On that field you may find boredom...
pleasure...
challenge...
danger...
If there is a single other human being upon that field, all of these things, and more, are always possible.
Some situations require patience and diplomacy...
Some situations require action and forcefulness...
Still more situations require instant action and command decisions...
For any and all of these we must be prepared before they come. Usually there is no time to prepare after they come.
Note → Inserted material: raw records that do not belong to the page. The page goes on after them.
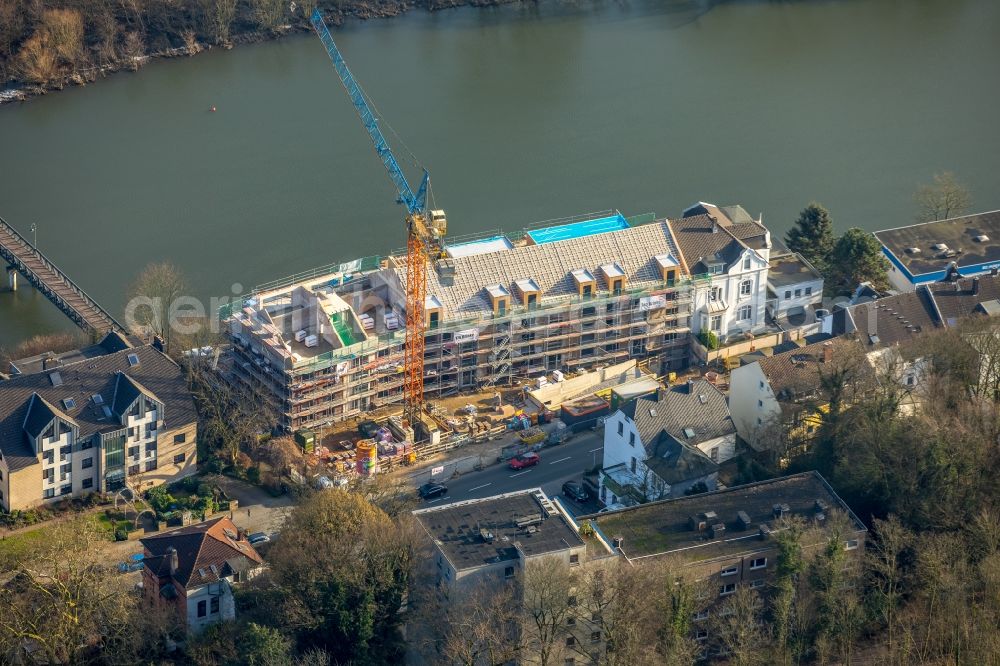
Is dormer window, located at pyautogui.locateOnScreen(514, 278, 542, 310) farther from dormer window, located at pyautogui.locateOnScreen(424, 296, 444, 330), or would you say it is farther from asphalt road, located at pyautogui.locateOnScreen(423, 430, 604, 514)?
asphalt road, located at pyautogui.locateOnScreen(423, 430, 604, 514)

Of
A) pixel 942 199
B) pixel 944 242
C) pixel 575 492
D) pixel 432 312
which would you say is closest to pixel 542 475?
pixel 575 492

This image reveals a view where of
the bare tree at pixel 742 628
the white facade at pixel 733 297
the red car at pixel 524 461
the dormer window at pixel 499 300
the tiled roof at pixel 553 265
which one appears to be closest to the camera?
the bare tree at pixel 742 628

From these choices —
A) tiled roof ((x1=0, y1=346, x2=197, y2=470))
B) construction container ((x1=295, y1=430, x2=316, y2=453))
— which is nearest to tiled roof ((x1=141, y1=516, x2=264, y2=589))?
tiled roof ((x1=0, y1=346, x2=197, y2=470))

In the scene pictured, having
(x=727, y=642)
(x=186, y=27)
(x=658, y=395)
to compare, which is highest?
(x=186, y=27)

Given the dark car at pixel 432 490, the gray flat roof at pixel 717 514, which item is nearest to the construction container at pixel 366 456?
the dark car at pixel 432 490

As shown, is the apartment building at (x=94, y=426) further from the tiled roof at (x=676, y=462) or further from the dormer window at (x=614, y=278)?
the dormer window at (x=614, y=278)

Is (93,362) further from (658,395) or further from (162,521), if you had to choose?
(658,395)

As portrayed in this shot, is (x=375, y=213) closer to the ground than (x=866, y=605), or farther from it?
farther from it

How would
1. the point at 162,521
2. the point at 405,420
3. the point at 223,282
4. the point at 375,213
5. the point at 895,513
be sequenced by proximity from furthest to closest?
the point at 375,213
the point at 223,282
the point at 405,420
the point at 162,521
the point at 895,513

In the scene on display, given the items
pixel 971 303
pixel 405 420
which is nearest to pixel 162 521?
pixel 405 420
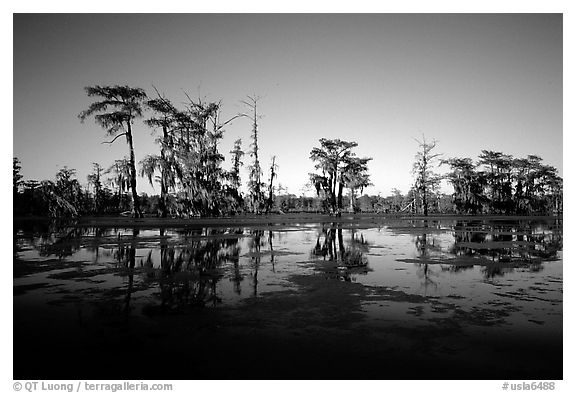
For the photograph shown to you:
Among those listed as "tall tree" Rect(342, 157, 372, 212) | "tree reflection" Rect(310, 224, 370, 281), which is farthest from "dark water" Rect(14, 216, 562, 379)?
"tall tree" Rect(342, 157, 372, 212)

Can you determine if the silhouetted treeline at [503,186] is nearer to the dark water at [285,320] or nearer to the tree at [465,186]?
the tree at [465,186]

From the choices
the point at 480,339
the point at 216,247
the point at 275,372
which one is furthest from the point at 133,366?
the point at 216,247

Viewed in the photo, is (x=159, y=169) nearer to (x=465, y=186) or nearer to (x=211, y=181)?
(x=211, y=181)

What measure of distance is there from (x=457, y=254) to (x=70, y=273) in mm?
9937

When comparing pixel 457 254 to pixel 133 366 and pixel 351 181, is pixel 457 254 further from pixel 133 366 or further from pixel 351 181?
pixel 351 181

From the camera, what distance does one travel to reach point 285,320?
4004 millimetres

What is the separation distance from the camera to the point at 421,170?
47625 millimetres

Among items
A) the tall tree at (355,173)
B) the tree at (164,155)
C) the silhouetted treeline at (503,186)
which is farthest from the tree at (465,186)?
the tree at (164,155)

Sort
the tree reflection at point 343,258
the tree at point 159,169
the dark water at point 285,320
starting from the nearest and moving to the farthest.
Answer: the dark water at point 285,320 < the tree reflection at point 343,258 < the tree at point 159,169

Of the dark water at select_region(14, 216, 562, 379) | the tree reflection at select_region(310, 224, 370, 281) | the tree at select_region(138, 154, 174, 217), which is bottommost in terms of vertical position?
the tree reflection at select_region(310, 224, 370, 281)

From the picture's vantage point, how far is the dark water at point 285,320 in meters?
2.88

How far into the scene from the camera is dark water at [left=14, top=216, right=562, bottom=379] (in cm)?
288

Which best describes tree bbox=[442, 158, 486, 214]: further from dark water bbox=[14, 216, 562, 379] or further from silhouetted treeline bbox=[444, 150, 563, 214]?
dark water bbox=[14, 216, 562, 379]

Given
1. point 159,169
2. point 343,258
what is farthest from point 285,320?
point 159,169
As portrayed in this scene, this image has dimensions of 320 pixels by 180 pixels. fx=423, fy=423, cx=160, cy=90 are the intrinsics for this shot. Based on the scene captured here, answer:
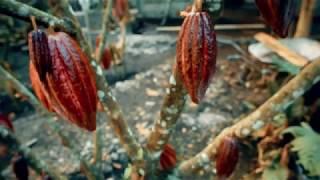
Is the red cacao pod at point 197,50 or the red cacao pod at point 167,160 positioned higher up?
the red cacao pod at point 197,50

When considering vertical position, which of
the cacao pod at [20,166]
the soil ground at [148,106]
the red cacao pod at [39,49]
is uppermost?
the red cacao pod at [39,49]

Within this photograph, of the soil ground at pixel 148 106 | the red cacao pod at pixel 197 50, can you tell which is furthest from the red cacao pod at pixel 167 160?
the soil ground at pixel 148 106

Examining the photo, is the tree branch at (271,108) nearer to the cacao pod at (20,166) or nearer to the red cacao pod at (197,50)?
the red cacao pod at (197,50)

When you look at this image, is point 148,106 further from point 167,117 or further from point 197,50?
point 197,50

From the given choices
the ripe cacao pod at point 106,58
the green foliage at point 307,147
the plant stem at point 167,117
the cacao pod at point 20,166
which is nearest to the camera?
the plant stem at point 167,117

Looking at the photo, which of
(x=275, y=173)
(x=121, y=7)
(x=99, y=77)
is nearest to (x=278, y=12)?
(x=99, y=77)

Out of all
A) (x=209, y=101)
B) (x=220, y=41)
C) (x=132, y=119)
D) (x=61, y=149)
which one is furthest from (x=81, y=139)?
(x=220, y=41)

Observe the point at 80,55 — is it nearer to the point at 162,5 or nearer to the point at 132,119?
the point at 132,119
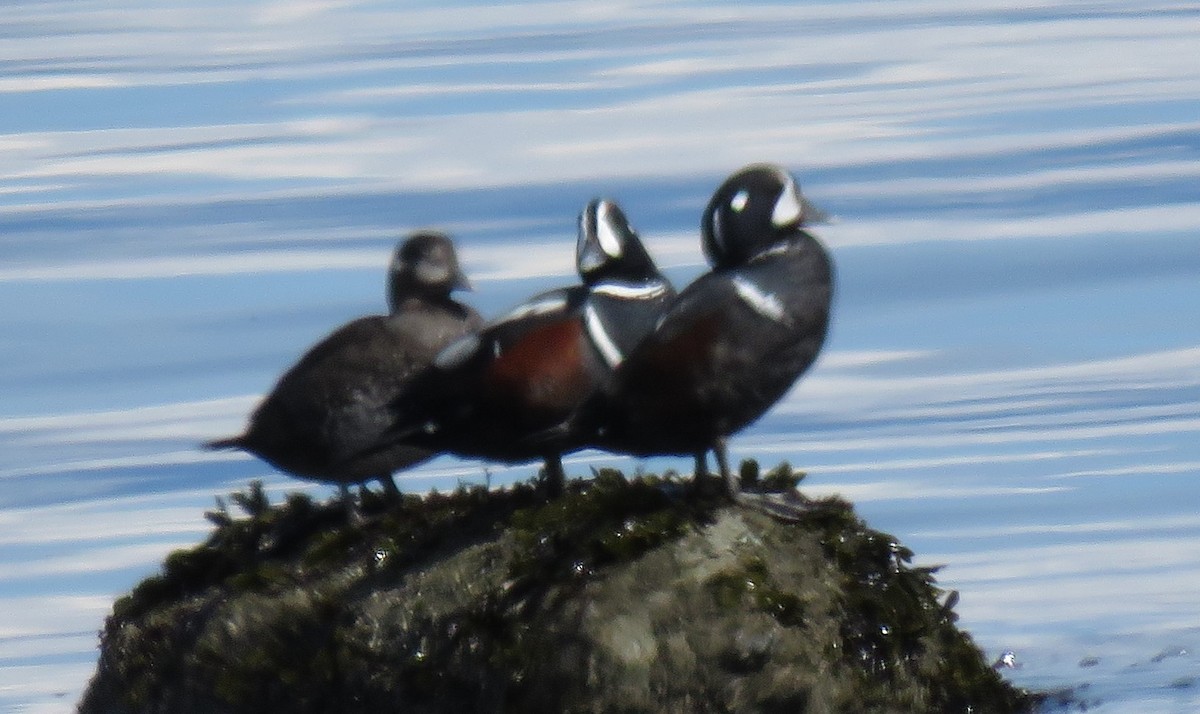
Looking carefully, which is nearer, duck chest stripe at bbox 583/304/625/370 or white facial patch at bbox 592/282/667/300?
duck chest stripe at bbox 583/304/625/370

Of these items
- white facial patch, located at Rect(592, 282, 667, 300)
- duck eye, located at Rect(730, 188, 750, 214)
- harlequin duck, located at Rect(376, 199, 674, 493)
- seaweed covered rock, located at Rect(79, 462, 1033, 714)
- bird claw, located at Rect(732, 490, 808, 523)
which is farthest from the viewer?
white facial patch, located at Rect(592, 282, 667, 300)

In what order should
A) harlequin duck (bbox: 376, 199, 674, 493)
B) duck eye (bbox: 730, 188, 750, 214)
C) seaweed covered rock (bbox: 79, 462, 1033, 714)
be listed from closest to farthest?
seaweed covered rock (bbox: 79, 462, 1033, 714), duck eye (bbox: 730, 188, 750, 214), harlequin duck (bbox: 376, 199, 674, 493)

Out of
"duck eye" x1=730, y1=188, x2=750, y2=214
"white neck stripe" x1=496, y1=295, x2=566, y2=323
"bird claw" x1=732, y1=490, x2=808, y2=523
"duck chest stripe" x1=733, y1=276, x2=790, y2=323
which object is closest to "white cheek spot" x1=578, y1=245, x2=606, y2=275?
"white neck stripe" x1=496, y1=295, x2=566, y2=323

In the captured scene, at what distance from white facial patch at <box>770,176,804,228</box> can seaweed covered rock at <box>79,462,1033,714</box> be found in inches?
32.8

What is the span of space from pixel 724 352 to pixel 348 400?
163 cm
I have always been intrigued by the field actions that are later evaluated by personnel sitting in a comfortable room, in comfortable surroundings, who take all of the time that they desire or require to evaluate what a Peace Keeper did in an action on the field. The Peace Keeper had little time to respond to some situation or threat that was presented to them. Response was necessary for survival and accomplishing the job of peace keeping. Success in many situations is determined by how a Peace Keeper responds and how quickly a Peace Keeper responds. Sometimes hesitation or acting too slowly means that the situation is past and now cannot be caught and handled. Some opportunities are lost when action is not soon enough.
This past week has been another busy one but much of it was more enjoyable time than I have spent on the field in a long while. I loved the challenges of the new job over the past week. Now, on Monday, I will start a new job that many have assured me that I will enjoy even more than the first new one I am leaving to take the second new one. I am looking forward to more enjoyment and adventure in the next job.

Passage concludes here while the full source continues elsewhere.